Challenge - Return, word for word, every line of the records from the line containing "Looking at the scene, how" up to and including the last line of the records.

━━━━━ Records for processing

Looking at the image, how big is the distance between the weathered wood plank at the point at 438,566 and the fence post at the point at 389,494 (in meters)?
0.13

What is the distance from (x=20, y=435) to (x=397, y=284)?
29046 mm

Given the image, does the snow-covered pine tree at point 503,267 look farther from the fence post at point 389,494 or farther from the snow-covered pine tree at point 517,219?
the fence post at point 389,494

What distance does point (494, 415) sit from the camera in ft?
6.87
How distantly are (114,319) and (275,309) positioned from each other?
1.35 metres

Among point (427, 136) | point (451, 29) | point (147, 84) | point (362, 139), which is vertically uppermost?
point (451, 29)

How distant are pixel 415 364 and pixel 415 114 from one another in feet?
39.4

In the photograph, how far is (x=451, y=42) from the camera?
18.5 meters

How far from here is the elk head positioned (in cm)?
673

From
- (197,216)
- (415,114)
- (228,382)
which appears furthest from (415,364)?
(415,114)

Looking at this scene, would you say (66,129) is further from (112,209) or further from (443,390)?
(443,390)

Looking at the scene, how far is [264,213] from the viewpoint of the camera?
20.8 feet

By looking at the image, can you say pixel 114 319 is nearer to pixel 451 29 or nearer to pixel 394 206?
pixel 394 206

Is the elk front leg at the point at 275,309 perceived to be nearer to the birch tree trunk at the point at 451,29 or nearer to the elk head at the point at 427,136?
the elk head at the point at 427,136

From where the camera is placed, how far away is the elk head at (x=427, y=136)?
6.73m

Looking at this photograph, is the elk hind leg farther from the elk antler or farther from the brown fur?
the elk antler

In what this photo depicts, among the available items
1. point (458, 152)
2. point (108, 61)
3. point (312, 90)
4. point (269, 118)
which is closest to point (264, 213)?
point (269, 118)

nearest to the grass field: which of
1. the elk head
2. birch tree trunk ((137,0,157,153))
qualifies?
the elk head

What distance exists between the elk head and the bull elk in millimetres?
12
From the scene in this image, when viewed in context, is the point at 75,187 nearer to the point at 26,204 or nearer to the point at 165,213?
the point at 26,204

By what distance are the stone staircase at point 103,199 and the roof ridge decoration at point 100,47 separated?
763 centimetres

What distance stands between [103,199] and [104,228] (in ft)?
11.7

━━━━━━━━━━

Solution to the exercise -
Looking at the scene, how far is [264,213] from the viewpoint of the camera?
20.8 feet

By looking at the image, can you say pixel 114 319 is nearer to pixel 451 29 or nearer to pixel 394 206?
pixel 394 206

Is the elk front leg at the point at 275,309 perceived to be nearer to the birch tree trunk at the point at 451,29 or nearer to the elk head at the point at 427,136?
the elk head at the point at 427,136

From where the camera is placed, how far away is the elk head at (x=427, y=136)?
6.73m

Looking at this photograph, is the elk hind leg farther from the elk antler or farther from the brown fur?
the elk antler

In what this photo depicts, among the available items
1. point (458, 152)
2. point (108, 61)
3. point (312, 90)
4. point (269, 118)
which is closest to point (264, 213)?
point (269, 118)

nearest to the grass field: which of
1. the elk head
2. birch tree trunk ((137,0,157,153))
qualifies?
the elk head

What distance exists between the elk head and the bull elk in millimetres?
12
From the scene in this image, when viewed in context, is the point at 75,187 nearer to the point at 26,204 or nearer to the point at 165,213?
the point at 26,204

By what distance are the stone staircase at point 103,199 and the roof ridge decoration at point 100,47 separated?
763 centimetres

What distance stands between [103,199] and [104,228] (in ft)?
11.7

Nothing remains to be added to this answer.